Humans can see the ring in some cases too, on the “Queen of the Night” black tulip, for example, but the visuals are reserved mostly for bees, who can see wavelengths of light extending into the UV spectrum that are invisible to us. Whether bees’ vision or flowers’ hues emerged first is unknown, but it’s an example of how evolution often intertwines separate, yet dependent, species.

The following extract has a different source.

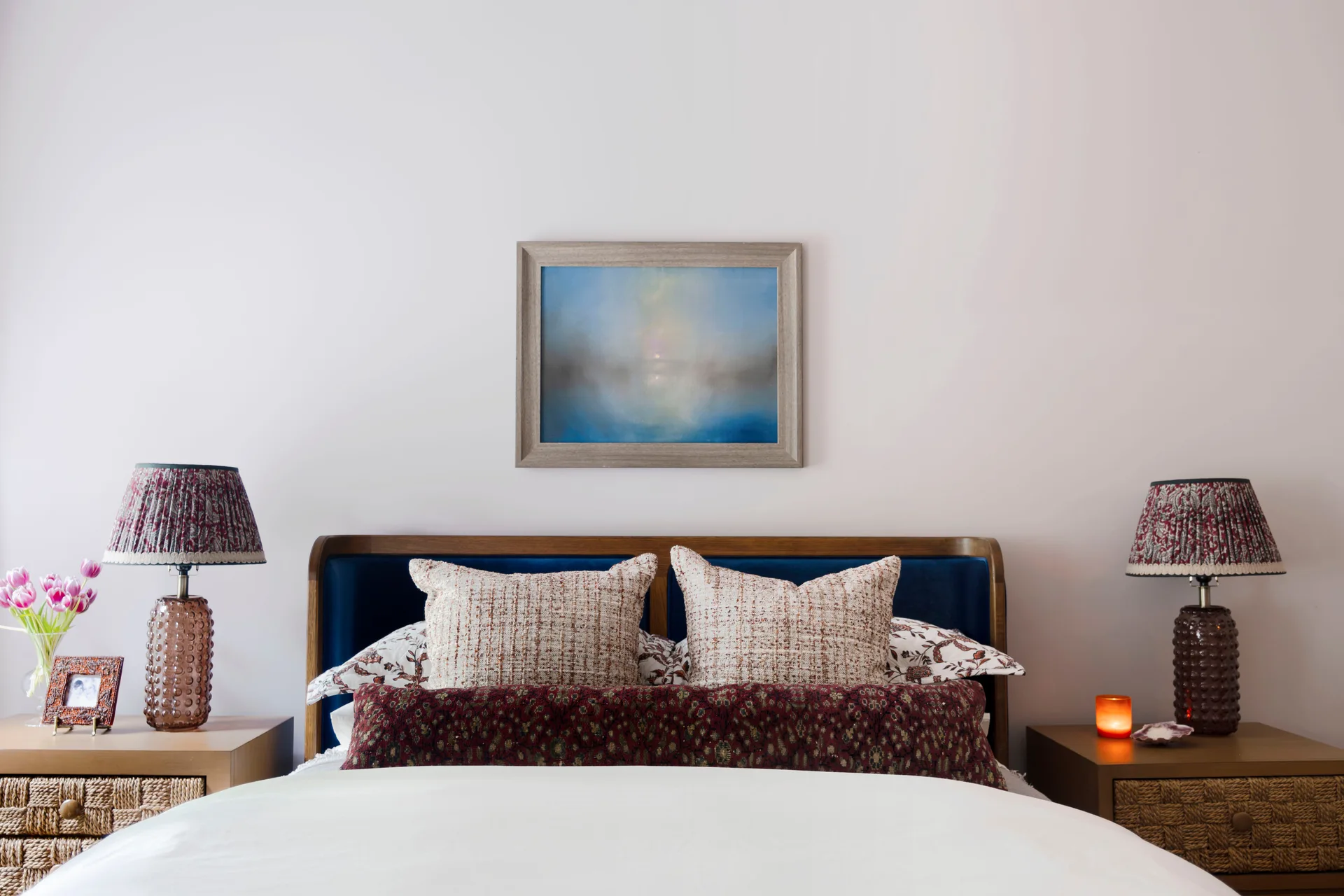 A symmetrical bedroom features a blue velvet headboard, wood nightstands with woven drawers, and patterned lamps flanking the bed.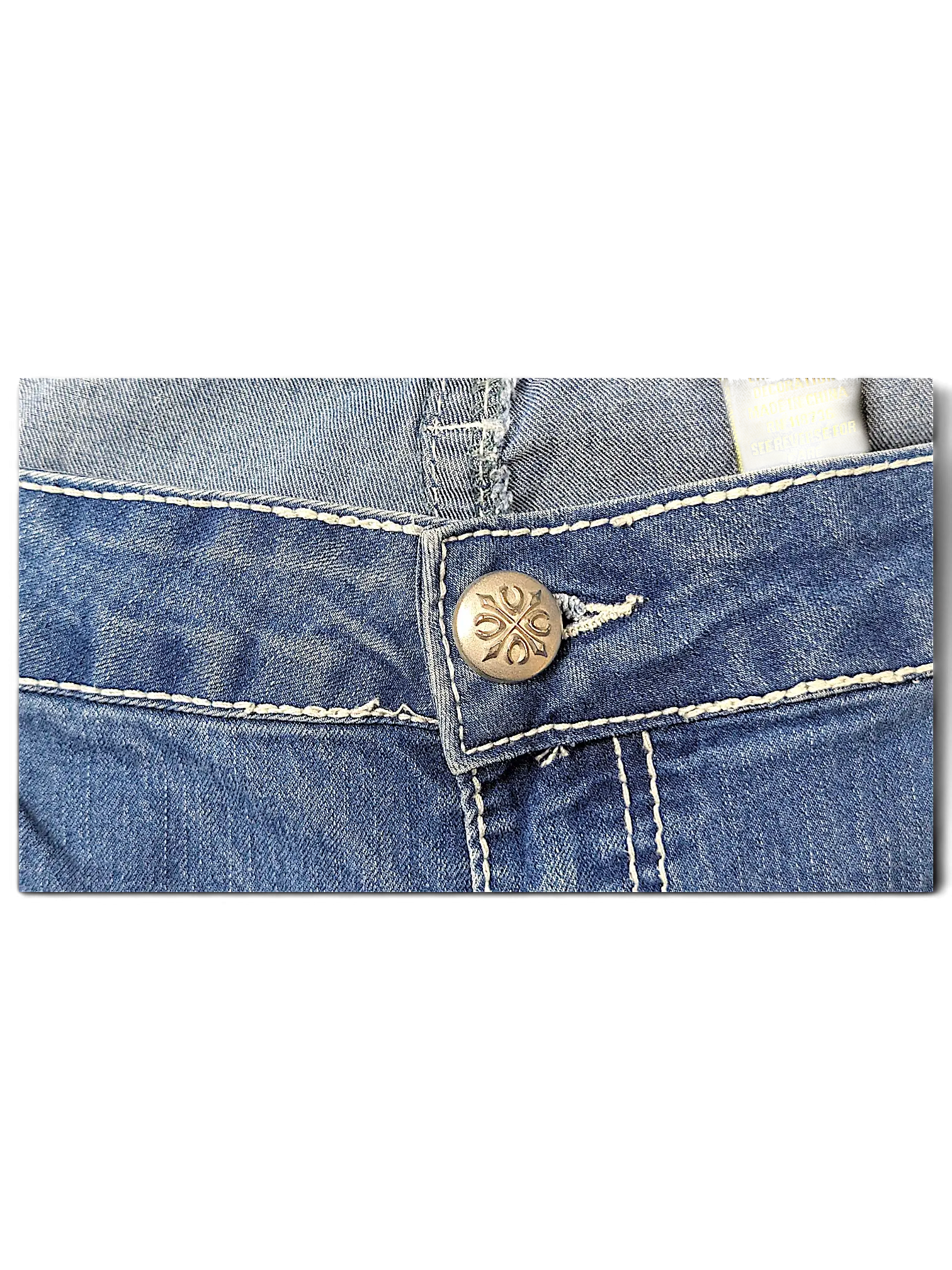 JAKE & IPI Love X Indigo Y2K jeans featuring a silver embossed button and thick white contrast stitching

What’s also unique is that the blue color isn’t the result of pigmentation, as is the case with most flowers’ vibrant coloring, but from the structure of the petals themselves. Researchers from the University of Cambridge analyzed flower petals under a scanning electron microscope and found a persistent pattern of ridges and striations. While they first appeared to be random, using a special tool for measuring tiny angles called a goniometer, they found that all the different flowers they looked at were disordered in a way that produced the same effect. These chaotic angles serve to capture incoming light and emit a muted blue sheen that pollinators can pick up on.
In tests with bees, published Wednesday in Nature, the researchers saw that the insects were much better at finding sweet nectar treats when they were placed near surfaces that mimicked flowers’ blue coloration. They went a step further, too, and made surfaces that produced the halo without the iridescence that often comes with it to make sure the bees were really seeing something different. Not only were they better at finding nectar that was marked by the halos, they even learned to distinguish between sweet solutions and bitter ones based on whether it was present after a bit of training.
The trait must have evolved independently in different flowers at different times, the researchers say, because the color-producing ridges looked quite different in various kinds of flowers. That the end result is the same, though, is an indication that the blue halos really do confer a significant advantage. Both monocots and eudicots, the two main flower groups, possess the trait, although not every flower has it.